Secondo un'opinione da tutti condivisa, Virginia Kaninamanu Herbert era chiaramente un esperimento riuscito. Una mescolanza di razze del Pacifico su una base hawaiana, aveva un'intelligenza pronta e acuta, deliziosamente imprevedibile. C'era un'energia irrequieta nei suoi occhi mentre si muovevano lanciando rapidi sguardi sfreccianti verso la tumultuante miriade d'immagini impalpabili davanti a lei. Poco più in basso, la sua bocca mostrava una tranquilla tensione, leggermente contratta, pensierosa e assorta. Carl pensava che non fosse particolarmente attraente nel senso usuale della parola: il suo lungo volto finiva per darle un aspetto allampanato, anche se la serena levigatezza della sua pelle color mandorla compensava questo effetto, ma la fronte era ampia, la bocca troppo larga, il mento tronco e squadrato, non stucchevolmente arrotondato come la moda esigeva oggi.

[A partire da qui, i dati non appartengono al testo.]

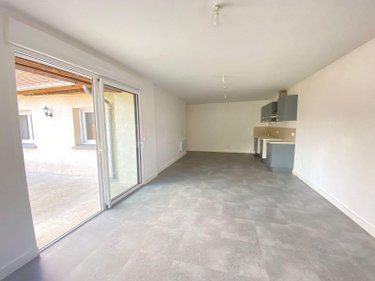 Maison a vendre Cérans-Foulletourte 72330 Sarthe 65 m2  149100 euros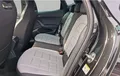 Miniature SEAT ARONA 1.0 TSI 115 ch Start/Stop DSG7 FR extérieur arrière 1869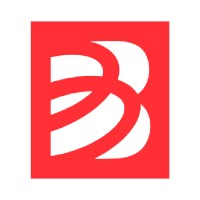 Banpará Logo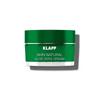 KLAPP Skin Natural Aloe Vera Cream 50ml 1 Pack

A Carl non importava un bel niente. In lei c'era una verve compressa, una donna nascosta che lui bramava raggiungere. Eppure, da quando la conosceva, lei era sempre rimasta dentro il suo bozzolo di cortesia. Era amichevole, ma niente di più. Lui era deciso a cambiare quello stato di cose.
Sullo schermo principale, delle travi ruotate obliquamente combaciarono le une con le altre in un preciso incastro. L'intelaiatura s'immobilizzò. Fatto.
D'un tratto Virginia si animò, come se una qualche fluida intelligenza fosse tornata dai labirinti della macchina che le faceva da controparte. Si tolse gli imput dal polso. La bianca presa del suo connettore neurale lampeggiò brevemente quando la spina venne via. Scosse i capelli per rimetterli in ordine.
— Carl! Speravo proprio che aspettassi che io finissi.